• Collected data:
━━━━━━━━━━━━━━━━━━━━━━━━━━━━━━

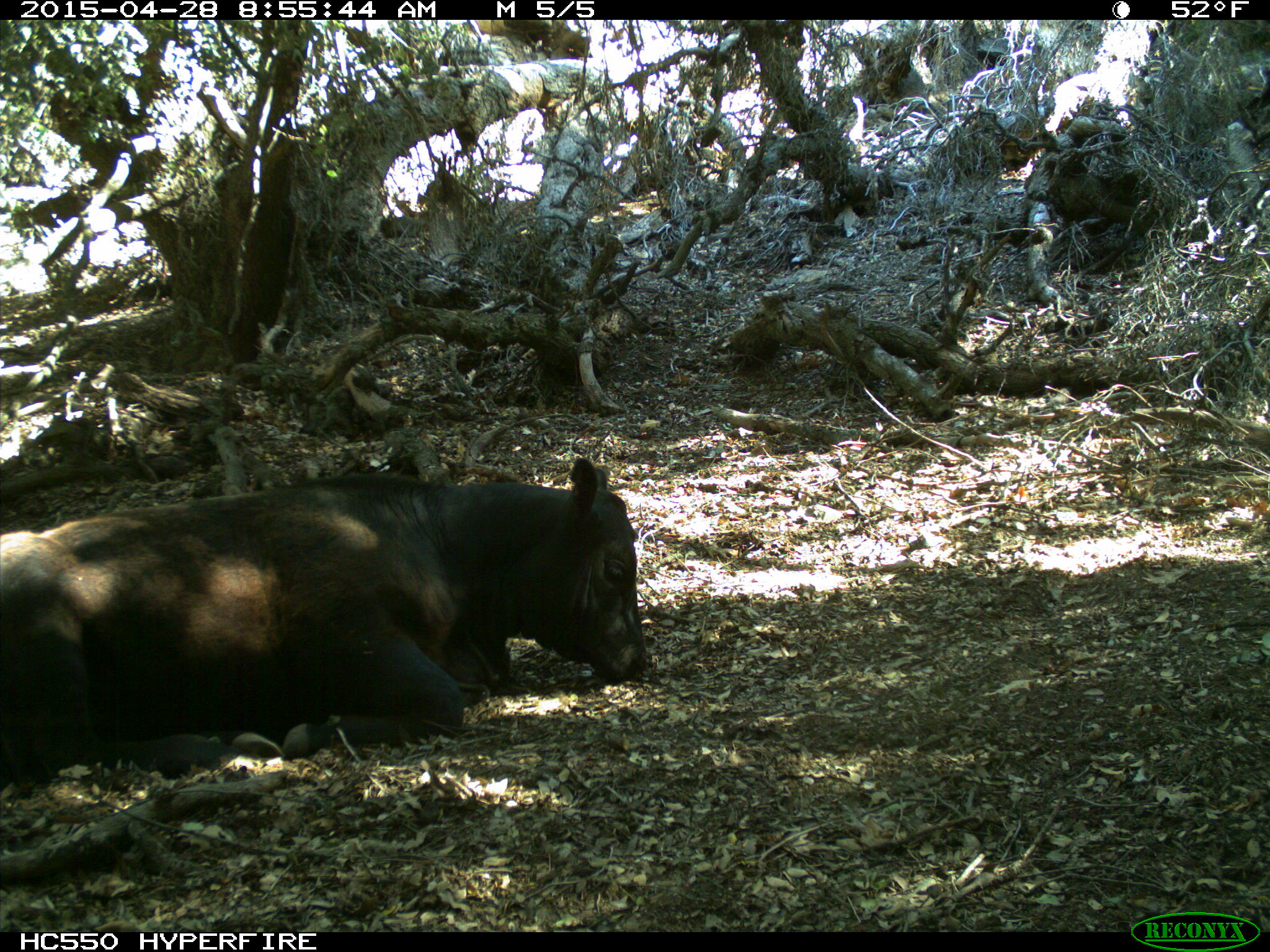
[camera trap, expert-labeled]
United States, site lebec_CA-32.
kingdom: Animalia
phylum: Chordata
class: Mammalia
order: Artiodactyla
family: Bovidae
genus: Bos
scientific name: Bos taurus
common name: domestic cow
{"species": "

━━━━━━━━━━━━━━━━━━━━━━━━━━━━━━

• Your assignment: None of the pictures should be copied, but every record above must be restated in full.

• Solved problem:
[camera trap, expert-labeled]
United States, site lebec_CA-32.
kingdom: Animalia
phylum: Chordata
class: Mammalia
order: Artiodactyla
family: Bovidae
genus: Bos
scientific name: Bos taurus
common name: domestic cow
{"species": "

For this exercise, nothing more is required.